Exercise objective – Reproduce the entire abstract on the hybrid photovoltaic/photoelectrochemical water-splitting device word for word, beginning with its keyword list.

• electrochemistry;
  • photochemistry;
  • silicon;
  • solar cells;
  • water splitting


A hybrid photovoltaic/photoelectrochemical (PV/PEC) water-splitting device with a benchmark solar-to-hydrogen conversion efficiency of 5.2 % under simulated air mass (AM) 1.5 illumination is reported. This cell consists of a gradient-doped tungsten–bismuth vanadate (W:BiVO4) photoanode and a thin-film silicon solar cell. The improvement with respect to an earlier cell that also used gradient-doped W:BiVO4 has been achieved by simultaneously introducing a textured substrate to enhance light trapping in the BiVO4 photoanode and further optimization of the W gradient doping profile in the photoanode. Various PV cells have been studied in combination with this BiVO4 photoanode, such as an amorphous silicon (a-Si:H) single junction, an a-Si:H/a-Si:H double junction, and an a-Si:H/nanocrystalline silicon (nc-Si:H) micromorph junction. The highest conversion efficiency, which is also the record efficiency for metal oxide based water-splitting devices, is reached for a tandem system consisting of the optimized W:BiVO4 photoanode and the micromorph (a-Si:H/nc-Si:H) cell. This record efficiency is attributed to the increased performance of the BiVO4 photoanode, which is the limiting factor in this hybrid PEC/PV device, as well as better spectral matching between BiVO4 and the nc-Si:H cell.

Raw data –
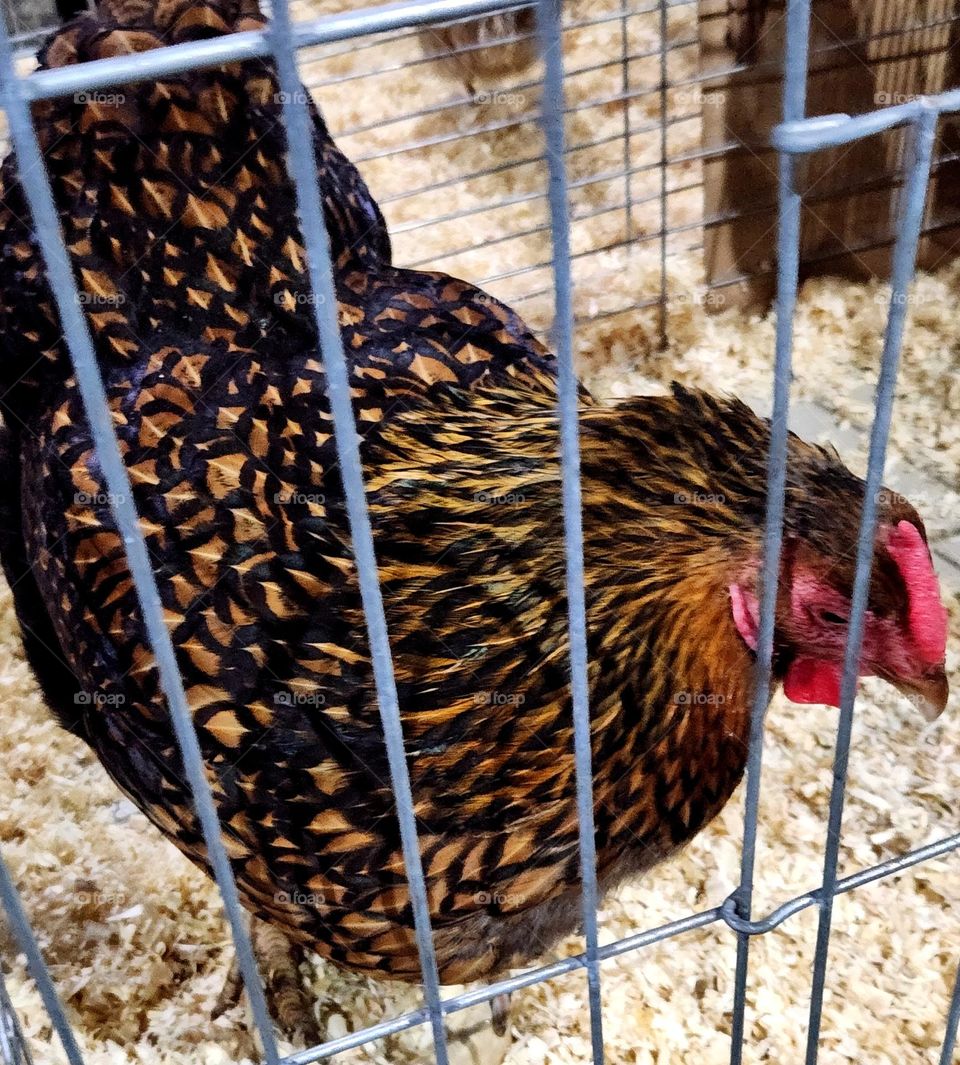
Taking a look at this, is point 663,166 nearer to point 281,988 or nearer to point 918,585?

Your solution –
• electrochemistry;
  • photochemistry;
  • silicon;
  • solar cells;
  • water splitting


A hybrid photovoltaic/photoelectrochemical (PV/PEC) water-splitting device with a benchmark solar-to-hydrogen conversion efficiency of 5.2 % under simulated air mass (AM) 1.5 illumination is reported. This cell consists of a gradient-doped tungsten–bismuth vanadate (W:BiVO4) photoanode and a thin-film silicon solar cell. The improvement with respect to an earlier cell that also used gradient-doped W:BiVO4 has been achieved by simultaneously introducing a textured substrate to enhance light trapping in the BiVO4 photoanode and further optimization of the W gradient doping profile in the photoanode. Various PV cells have been studied in combination with this BiVO4 photoanode, such as an amorphous silicon (a-Si:H) single junction, an a-Si:H/a-Si:H double junction, and an a-Si:H/nanocrystalline silicon (nc-Si:H) micromorph junction. The highest conversion efficiency, which is also the record efficiency for metal oxide based water-splitting devices, is reached for a tandem system consisting of the optimized W:BiVO4 photoanode and the micromorph (a-Si:H/nc-Si:H) cell. This record efficiency is attributed to the increased performance of the BiVO4 photoanode, which is the limiting factor in this hybrid PEC/PV device, as well as better spectral matching between BiVO4 and the nc-Si:H cell.